今年も11/28(日)からアドベント(待降節)を迎えます。クリスマス前の4週間を私たちは自分のこころに主をお迎えするための備えの期節として過ごすのです。教会暦ではそこから一足早く新年が始まります。教会には今年ももみの木のクリスマスツリーとアドベントクランツが飾られました。教会の桜の木からの落ち葉は今年もたっぷりと降り積もり、見事な色合いを見せてくれています。季節の移り変わりを感じます。皆さんにとって今年はどのような一年だったでしょうか。

「アドベント」とはラテン語で「到来」を意味します。二千年前の主イエスの御降誕を「第一のアドベント」、終わりの日に約束されている主の再臨を「第二のアドベント」と呼ぶとすれば、私たちは今ここで、二つのアドベントに挾まれた時を生きています。コンパスが常に北極を向いてピタッと止まるように、私たちも主イエスの到来に向けてこころを備えるように最初から方向づけられているのです。アウグスティヌスが次のように記す通りです。「神よ、あなたは私たちをあなたに向けて造られました。だから私たちの魂はあなたのうちに憩いを得るまで安らぐことはないのです」(『告白』)。

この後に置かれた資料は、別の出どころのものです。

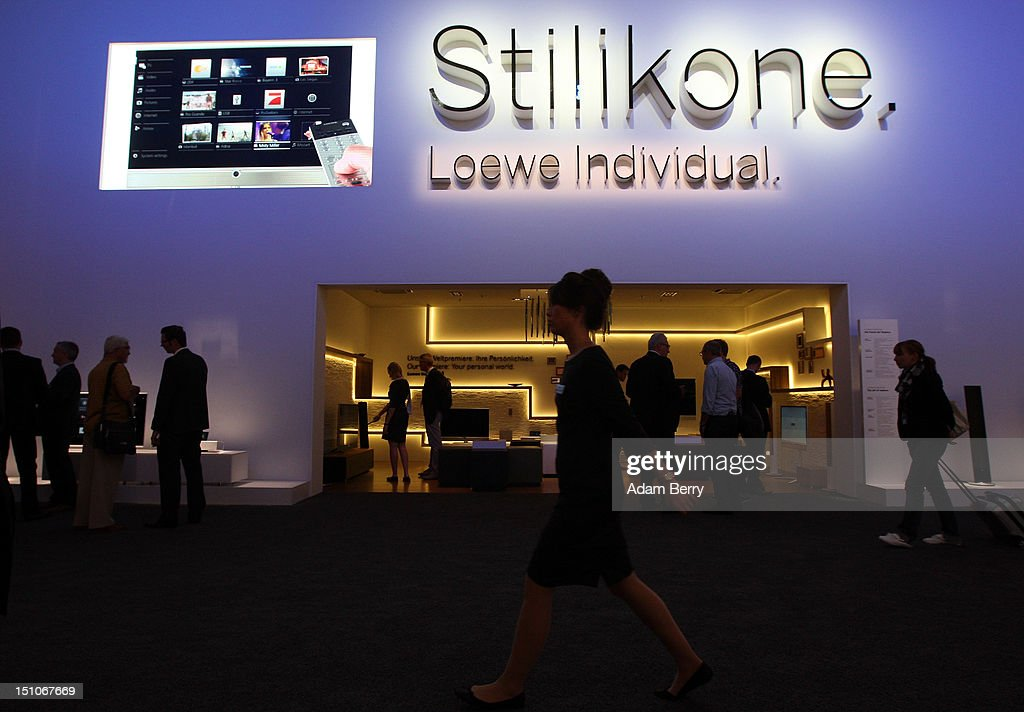Visitors walk through the Loewe stand during the Internationale Funkausstellung (IFA) 2012 consumer electronics trade fair on August 31, 2012 in Berlin, Germany. Microsoft, Samsung, Sony, Panasonic and Philips are amongst many of the brands showcasing their latest consumer electronics hardware, software and gadgets to members of the public from August 31 to September 5.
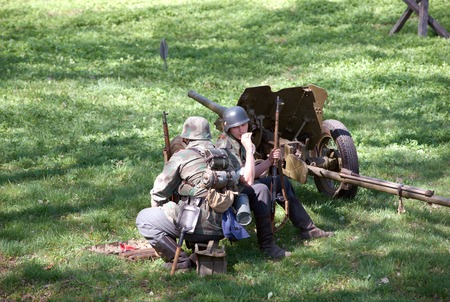 initiatives: ELECTROUGLI CITY - MAY 9: Cannon squad in action during reenactment of the last battle in WWII on celebration dedicated to The Victory day in World War II. This action created and shown by initiatives of Garnizon-A reenactment history club in Moscow regio Editorial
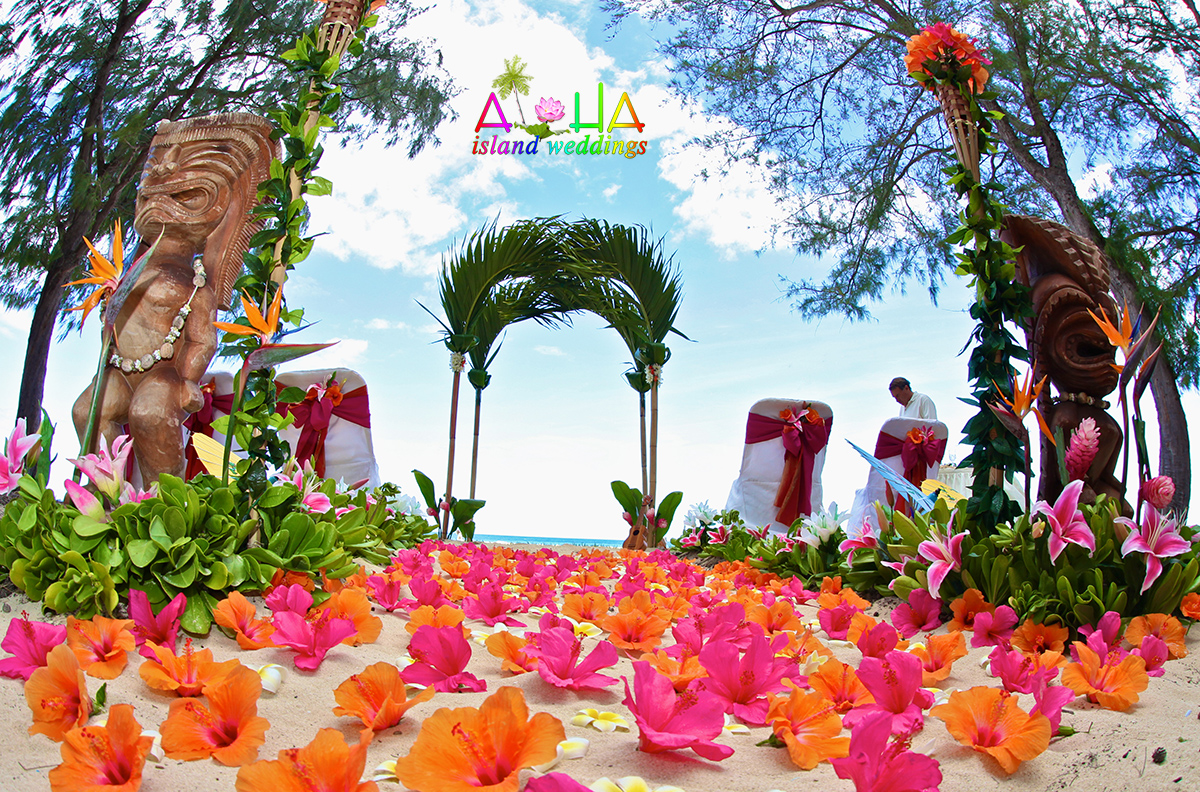 Hawaii beach wedding with tiki men pre wedding with orange and pink Hawaiian tropical flowers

最初のクリスマスに先立ってベツレヘムの上にはひときわ輝く星が姿を現します。救い主の到来を告げる光です。その星を目指して東から占星術の学者たちが登場します(マタイ2:1-12)。博士たちの旅は星に導かれての夜の旅でした。現代のように整備された街灯も道もありませんから、その旅は夜空に星を見上げつつ闇の中に足もとを確かめながらの長い長い手探りの旅だったことでしょう。時には星を見失ったこともありました。幼子を拝し、黄金、没薬、乳香を捧げるために、困難をものともせず彼らは旅を続けてきたのです。深い喜びが彼らを捉えていたからです。人間的に見ればその旅立ちも大きな決断だったはずです。それは行き先も知らないで出発したアブラハムの旅立ちとも重なります。星の専門家でもあった彼らはその専門性を生かしながら神の御業を証しするという大切な役割を果たしてゆきました。

主の到来を告げる星の輝きはこの世界を今も静かに照らしています。皆さんも私たちとご一緒にこの星を見上げる喜びを味わいませんか。12/24(金)19時よりのクリスマスイブ音楽礼拝でお待ちしています。シャローム(平安)!